-------- Record set
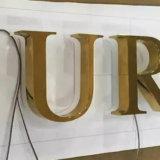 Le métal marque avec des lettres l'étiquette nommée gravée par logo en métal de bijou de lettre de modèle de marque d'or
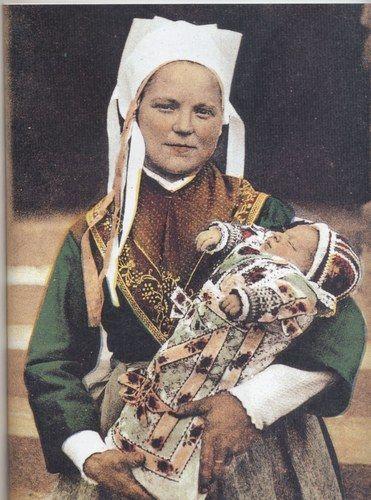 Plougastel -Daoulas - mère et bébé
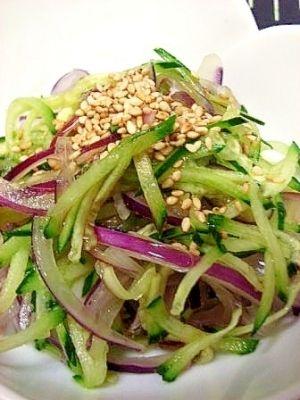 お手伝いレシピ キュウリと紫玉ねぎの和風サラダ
----------------
-------- Record set
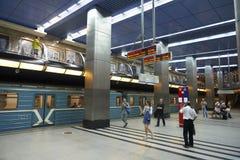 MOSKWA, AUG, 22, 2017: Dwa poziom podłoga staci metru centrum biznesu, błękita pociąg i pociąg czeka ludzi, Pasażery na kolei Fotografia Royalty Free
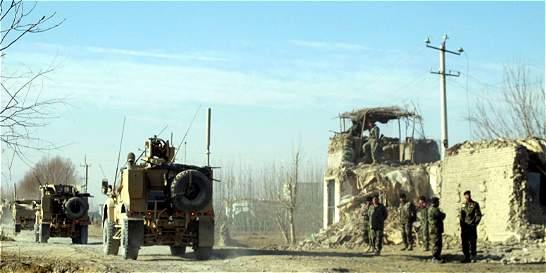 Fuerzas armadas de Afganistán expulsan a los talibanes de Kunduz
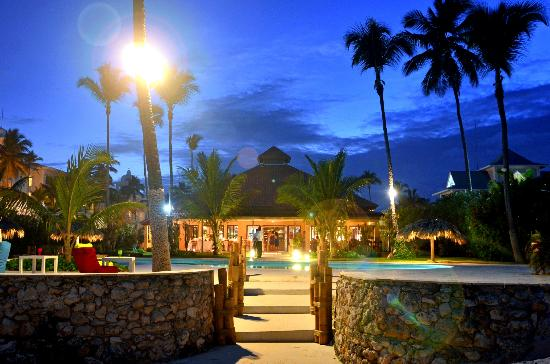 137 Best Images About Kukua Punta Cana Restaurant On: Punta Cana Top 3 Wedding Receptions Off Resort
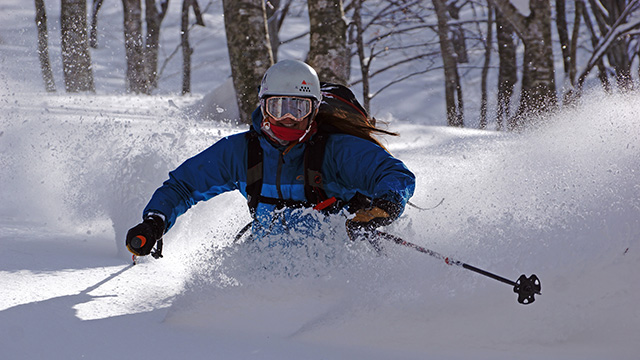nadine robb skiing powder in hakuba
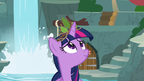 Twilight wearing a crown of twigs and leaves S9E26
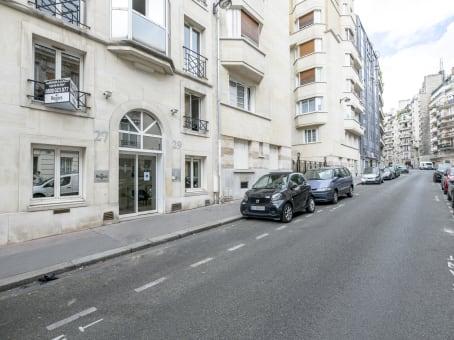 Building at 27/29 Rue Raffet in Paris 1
----------------
Exercise requirements - Using the records above, print exactly the lines between the ones containing "Le métal marque" and "お手伝いレシピ キュウリと紫玉ねぎの和風サラダ", inclusive, and nothing else; no pictures.

Reply to the task -
 Le métal marque avec des lettres l'étiquette nommée gravée par logo en métal de bijou de lettre de modèle de marque d'or
 Plougastel -Daoulas - mère et bébé
 お手伝いレシピ キュウリと紫玉ねぎの和風サラダ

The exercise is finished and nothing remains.